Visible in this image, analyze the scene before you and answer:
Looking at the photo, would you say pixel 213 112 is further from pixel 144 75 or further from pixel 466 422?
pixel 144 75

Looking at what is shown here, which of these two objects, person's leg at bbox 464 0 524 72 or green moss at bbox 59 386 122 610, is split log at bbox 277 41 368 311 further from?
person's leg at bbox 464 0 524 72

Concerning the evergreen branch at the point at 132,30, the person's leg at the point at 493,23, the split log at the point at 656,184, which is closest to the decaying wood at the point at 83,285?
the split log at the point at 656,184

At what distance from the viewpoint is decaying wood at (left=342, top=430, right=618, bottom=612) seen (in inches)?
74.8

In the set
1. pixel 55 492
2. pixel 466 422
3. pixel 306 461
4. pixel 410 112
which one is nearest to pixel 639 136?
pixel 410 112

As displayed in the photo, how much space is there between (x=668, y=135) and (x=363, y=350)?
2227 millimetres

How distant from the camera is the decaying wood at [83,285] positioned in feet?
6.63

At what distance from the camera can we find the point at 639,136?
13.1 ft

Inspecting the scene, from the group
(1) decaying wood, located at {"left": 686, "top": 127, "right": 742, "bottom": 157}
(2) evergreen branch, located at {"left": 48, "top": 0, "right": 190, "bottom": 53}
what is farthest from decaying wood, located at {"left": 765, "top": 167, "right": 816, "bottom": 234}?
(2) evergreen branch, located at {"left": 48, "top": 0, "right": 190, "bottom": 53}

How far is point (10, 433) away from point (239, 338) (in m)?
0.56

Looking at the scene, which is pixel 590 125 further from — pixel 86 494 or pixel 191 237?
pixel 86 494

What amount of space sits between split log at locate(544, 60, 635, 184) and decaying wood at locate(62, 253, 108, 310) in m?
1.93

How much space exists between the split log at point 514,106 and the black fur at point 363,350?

◆ Goal
Please lay out the whole listing above as a numbered list, leaving out the blank lines.

◆ Answer to this exercise
1. Visible in this image, analyze the scene before you and answer:
2. Looking at the photo, would you say pixel 213 112 is further from pixel 144 75 or further from pixel 466 422?
3. pixel 144 75
4. Looking at what is shown here, which of these two objects, person's leg at bbox 464 0 524 72 or green moss at bbox 59 386 122 610, is split log at bbox 277 41 368 311 further from?
5. person's leg at bbox 464 0 524 72
6. Concerning the evergreen branch at the point at 132,30, the person's leg at the point at 493,23, the split log at the point at 656,184, which is closest to the decaying wood at the point at 83,285?
7. the split log at the point at 656,184
8. At what distance from the viewpoint is decaying wood at (left=342, top=430, right=618, bottom=612) seen (in inches)?
9. 74.8
10. In the set
11. 1. pixel 55 492
12. 2. pixel 466 422
13. 3. pixel 306 461
14. 4. pixel 410 112
15. which one is nearest to pixel 639 136?
16. pixel 410 112
17. As displayed in the photo, how much space is there between (x=668, y=135) and (x=363, y=350)?
18. 2227 millimetres
19. How distant from the camera is the decaying wood at [83,285] positioned in feet?
20. 6.63
21. At what distance from the camera can we find the point at 639,136?
22. 13.1 ft
23. Inspecting the scene, from the group
24. (1) decaying wood, located at {"left": 686, "top": 127, "right": 742, "bottom": 157}
25. (2) evergreen branch, located at {"left": 48, "top": 0, "right": 190, "bottom": 53}
26. what is farthest from decaying wood, located at {"left": 765, "top": 167, "right": 816, "bottom": 234}?
27. (2) evergreen branch, located at {"left": 48, "top": 0, "right": 190, "bottom": 53}
28. How far is point (10, 433) away from point (239, 338) (in m)?
29. 0.56
30. Looking at the scene, which is pixel 590 125 further from — pixel 86 494 or pixel 191 237?
31. pixel 86 494
32. What amount of space sits between split log at locate(544, 60, 635, 184) and decaying wood at locate(62, 253, 108, 310) in m?
33. 1.93
34. How much space exists between the split log at point 514,106 and the black fur at point 363,350?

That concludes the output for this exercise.